Dataset records:

+--

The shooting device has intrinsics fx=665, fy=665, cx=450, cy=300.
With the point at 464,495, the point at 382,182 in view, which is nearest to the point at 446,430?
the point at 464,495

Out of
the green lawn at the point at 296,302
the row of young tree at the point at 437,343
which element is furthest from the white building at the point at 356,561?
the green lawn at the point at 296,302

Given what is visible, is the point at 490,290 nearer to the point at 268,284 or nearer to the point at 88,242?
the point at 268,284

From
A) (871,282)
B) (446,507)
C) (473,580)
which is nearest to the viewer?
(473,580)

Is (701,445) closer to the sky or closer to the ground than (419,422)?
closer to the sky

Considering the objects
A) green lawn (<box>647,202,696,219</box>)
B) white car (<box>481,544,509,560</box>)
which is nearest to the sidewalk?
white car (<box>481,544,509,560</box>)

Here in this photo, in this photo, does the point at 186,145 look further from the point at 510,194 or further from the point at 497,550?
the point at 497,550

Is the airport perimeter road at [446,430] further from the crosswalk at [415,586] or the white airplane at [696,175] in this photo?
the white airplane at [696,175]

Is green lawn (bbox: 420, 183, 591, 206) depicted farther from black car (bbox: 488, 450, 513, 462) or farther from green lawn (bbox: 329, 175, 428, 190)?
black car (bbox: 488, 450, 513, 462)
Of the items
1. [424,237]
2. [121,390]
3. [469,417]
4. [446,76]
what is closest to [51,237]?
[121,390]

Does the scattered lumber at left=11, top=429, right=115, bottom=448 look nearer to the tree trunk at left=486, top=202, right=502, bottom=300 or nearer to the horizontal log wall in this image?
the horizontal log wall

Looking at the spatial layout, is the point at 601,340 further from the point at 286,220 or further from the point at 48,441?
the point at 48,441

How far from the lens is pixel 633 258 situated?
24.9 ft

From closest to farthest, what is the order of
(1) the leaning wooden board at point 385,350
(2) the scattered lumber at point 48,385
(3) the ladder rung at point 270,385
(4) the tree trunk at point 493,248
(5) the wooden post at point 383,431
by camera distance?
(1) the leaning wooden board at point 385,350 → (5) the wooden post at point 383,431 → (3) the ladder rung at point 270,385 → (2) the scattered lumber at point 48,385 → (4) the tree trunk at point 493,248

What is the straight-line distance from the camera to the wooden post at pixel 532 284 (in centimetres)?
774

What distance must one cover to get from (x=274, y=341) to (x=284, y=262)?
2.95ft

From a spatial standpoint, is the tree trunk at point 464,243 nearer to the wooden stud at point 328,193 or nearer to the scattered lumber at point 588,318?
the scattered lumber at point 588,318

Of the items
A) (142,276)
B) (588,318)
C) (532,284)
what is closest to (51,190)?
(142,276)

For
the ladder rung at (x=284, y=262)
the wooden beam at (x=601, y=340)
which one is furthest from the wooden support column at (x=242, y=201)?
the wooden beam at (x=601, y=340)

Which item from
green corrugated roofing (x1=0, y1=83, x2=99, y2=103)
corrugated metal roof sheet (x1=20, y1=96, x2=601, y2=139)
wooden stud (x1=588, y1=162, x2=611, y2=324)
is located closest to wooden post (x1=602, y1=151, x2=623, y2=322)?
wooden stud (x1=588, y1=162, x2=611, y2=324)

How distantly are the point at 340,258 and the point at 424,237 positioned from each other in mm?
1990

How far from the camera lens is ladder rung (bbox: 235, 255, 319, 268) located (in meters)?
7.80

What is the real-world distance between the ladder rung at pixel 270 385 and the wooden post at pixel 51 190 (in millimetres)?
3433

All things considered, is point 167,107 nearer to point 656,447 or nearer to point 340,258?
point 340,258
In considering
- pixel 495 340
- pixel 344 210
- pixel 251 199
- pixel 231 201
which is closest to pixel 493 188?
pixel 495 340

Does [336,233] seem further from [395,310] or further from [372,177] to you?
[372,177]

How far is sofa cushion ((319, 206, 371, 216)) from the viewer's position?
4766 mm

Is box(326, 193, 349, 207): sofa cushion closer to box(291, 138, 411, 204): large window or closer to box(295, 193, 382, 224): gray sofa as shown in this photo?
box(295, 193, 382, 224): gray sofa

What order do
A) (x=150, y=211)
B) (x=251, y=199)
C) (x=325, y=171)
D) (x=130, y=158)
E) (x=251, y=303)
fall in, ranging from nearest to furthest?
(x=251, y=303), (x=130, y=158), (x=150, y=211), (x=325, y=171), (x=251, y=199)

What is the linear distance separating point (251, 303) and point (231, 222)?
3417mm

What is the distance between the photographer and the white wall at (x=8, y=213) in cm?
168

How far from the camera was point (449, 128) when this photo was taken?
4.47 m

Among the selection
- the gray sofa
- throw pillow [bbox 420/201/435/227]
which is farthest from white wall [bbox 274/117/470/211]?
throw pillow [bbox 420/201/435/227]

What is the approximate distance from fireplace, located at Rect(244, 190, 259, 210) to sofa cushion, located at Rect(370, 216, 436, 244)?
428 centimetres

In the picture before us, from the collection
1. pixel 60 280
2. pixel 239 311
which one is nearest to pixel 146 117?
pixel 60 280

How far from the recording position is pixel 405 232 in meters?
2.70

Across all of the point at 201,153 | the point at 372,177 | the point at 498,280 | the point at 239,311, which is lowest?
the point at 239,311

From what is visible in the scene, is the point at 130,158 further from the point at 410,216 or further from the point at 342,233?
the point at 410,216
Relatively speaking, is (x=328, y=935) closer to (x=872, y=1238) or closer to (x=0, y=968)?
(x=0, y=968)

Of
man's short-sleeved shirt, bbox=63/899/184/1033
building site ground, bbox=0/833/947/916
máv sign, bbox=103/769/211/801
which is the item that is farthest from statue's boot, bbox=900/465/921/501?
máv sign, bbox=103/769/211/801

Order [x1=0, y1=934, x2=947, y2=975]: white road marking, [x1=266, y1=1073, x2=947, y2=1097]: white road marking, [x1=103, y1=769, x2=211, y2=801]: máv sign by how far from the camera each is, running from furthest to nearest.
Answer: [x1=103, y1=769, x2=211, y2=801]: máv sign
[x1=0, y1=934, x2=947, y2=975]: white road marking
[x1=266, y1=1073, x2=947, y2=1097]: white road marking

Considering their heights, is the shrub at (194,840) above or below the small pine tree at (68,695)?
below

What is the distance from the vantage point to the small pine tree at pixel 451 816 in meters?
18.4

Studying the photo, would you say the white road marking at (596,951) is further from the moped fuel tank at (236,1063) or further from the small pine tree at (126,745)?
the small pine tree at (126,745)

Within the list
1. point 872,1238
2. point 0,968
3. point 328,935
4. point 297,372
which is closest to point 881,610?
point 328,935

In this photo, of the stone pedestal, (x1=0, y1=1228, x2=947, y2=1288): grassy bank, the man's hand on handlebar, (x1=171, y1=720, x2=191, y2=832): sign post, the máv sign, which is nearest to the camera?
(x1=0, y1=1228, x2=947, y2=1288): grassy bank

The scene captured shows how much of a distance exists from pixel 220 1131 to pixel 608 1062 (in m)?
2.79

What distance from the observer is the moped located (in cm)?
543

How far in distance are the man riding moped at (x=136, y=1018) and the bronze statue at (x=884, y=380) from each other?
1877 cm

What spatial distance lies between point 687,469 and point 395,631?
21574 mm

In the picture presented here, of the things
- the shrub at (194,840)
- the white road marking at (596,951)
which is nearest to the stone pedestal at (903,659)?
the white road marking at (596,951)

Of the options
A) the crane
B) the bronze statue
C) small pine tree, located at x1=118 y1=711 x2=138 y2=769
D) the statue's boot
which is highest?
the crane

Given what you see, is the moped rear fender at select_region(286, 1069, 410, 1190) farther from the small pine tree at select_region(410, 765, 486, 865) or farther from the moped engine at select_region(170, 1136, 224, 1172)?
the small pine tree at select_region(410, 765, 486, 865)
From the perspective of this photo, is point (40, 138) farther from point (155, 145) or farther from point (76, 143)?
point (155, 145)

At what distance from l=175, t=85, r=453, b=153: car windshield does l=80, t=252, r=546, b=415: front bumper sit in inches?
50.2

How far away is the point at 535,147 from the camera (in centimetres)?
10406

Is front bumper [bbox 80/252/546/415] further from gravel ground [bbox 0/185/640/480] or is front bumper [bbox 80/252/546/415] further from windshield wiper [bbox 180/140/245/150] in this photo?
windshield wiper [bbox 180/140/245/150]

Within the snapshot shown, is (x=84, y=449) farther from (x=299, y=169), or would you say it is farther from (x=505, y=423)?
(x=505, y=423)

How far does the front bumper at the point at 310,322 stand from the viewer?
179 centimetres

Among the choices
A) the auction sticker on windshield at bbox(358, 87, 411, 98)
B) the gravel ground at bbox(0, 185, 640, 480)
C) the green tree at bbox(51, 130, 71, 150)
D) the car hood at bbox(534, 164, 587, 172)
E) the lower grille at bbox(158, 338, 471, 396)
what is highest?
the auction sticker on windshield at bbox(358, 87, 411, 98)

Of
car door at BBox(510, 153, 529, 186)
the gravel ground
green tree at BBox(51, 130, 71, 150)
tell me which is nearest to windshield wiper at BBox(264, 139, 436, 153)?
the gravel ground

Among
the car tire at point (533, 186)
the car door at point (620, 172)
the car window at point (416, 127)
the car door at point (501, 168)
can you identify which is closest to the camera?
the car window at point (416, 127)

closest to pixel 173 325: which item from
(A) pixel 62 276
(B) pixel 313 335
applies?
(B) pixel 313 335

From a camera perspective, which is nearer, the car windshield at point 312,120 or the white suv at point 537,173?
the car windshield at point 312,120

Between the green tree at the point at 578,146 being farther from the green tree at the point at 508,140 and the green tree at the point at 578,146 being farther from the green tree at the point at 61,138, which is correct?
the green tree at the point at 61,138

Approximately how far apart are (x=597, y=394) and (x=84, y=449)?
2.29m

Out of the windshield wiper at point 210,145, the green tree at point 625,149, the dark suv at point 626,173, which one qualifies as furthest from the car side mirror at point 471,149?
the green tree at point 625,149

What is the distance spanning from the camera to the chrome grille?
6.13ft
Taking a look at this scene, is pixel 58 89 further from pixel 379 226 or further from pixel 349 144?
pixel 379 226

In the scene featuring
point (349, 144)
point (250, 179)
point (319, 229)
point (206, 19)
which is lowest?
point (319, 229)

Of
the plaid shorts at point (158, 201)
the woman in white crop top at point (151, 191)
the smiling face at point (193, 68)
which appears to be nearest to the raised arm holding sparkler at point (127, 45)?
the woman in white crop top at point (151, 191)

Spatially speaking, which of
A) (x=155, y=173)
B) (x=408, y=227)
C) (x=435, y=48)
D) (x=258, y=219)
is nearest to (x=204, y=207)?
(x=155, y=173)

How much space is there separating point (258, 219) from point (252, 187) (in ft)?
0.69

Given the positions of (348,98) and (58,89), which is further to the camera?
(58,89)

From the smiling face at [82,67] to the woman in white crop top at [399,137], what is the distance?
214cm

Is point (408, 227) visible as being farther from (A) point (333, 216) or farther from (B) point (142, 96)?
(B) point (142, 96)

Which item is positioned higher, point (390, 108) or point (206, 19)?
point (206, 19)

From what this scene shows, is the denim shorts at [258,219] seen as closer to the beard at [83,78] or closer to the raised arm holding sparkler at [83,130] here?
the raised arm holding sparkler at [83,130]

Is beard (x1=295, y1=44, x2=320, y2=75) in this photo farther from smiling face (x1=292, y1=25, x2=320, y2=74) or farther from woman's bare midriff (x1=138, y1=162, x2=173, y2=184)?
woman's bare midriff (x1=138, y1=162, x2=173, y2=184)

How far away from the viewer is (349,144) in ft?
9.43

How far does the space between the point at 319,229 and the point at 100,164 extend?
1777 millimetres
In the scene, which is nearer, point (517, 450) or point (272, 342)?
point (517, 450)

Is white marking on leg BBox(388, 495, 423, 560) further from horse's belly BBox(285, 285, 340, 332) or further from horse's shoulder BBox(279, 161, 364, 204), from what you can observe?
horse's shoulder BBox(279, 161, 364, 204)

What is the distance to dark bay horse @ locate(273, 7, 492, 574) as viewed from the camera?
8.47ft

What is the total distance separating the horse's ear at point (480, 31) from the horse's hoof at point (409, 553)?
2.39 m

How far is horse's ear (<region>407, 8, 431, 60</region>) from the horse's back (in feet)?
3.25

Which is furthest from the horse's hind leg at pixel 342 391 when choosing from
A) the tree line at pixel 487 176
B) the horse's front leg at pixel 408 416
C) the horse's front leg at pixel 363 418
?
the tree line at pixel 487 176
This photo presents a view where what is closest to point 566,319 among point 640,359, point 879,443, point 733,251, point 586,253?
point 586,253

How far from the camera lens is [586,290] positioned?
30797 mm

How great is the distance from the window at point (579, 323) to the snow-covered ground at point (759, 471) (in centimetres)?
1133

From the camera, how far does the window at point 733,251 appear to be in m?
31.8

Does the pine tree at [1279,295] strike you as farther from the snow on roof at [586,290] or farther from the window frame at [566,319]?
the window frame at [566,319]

+--

Given problem: Return everything from the line containing "From the perspective" down to the line containing "179 centimetres" in the records above, unchanged.

Solved problem:
From the perspective of this photo, is point (40, 138) farther from point (155, 145) or farther from point (76, 143)?
point (155, 145)

At what distance from l=175, t=85, r=453, b=153: car windshield does l=80, t=252, r=546, b=415: front bumper sit in inches?
50.2

How far away is the point at 535,147 from the camera (in centimetres)?
10406

Is front bumper [bbox 80/252/546/415] further from gravel ground [bbox 0/185/640/480] or is front bumper [bbox 80/252/546/415] further from windshield wiper [bbox 180/140/245/150] in this photo?
windshield wiper [bbox 180/140/245/150]

Within the snapshot shown, is (x=84, y=449) farther from (x=299, y=169), or would you say it is farther from (x=505, y=423)?
(x=505, y=423)

How far does the front bumper at the point at 310,322 stand from the viewer?
179 centimetres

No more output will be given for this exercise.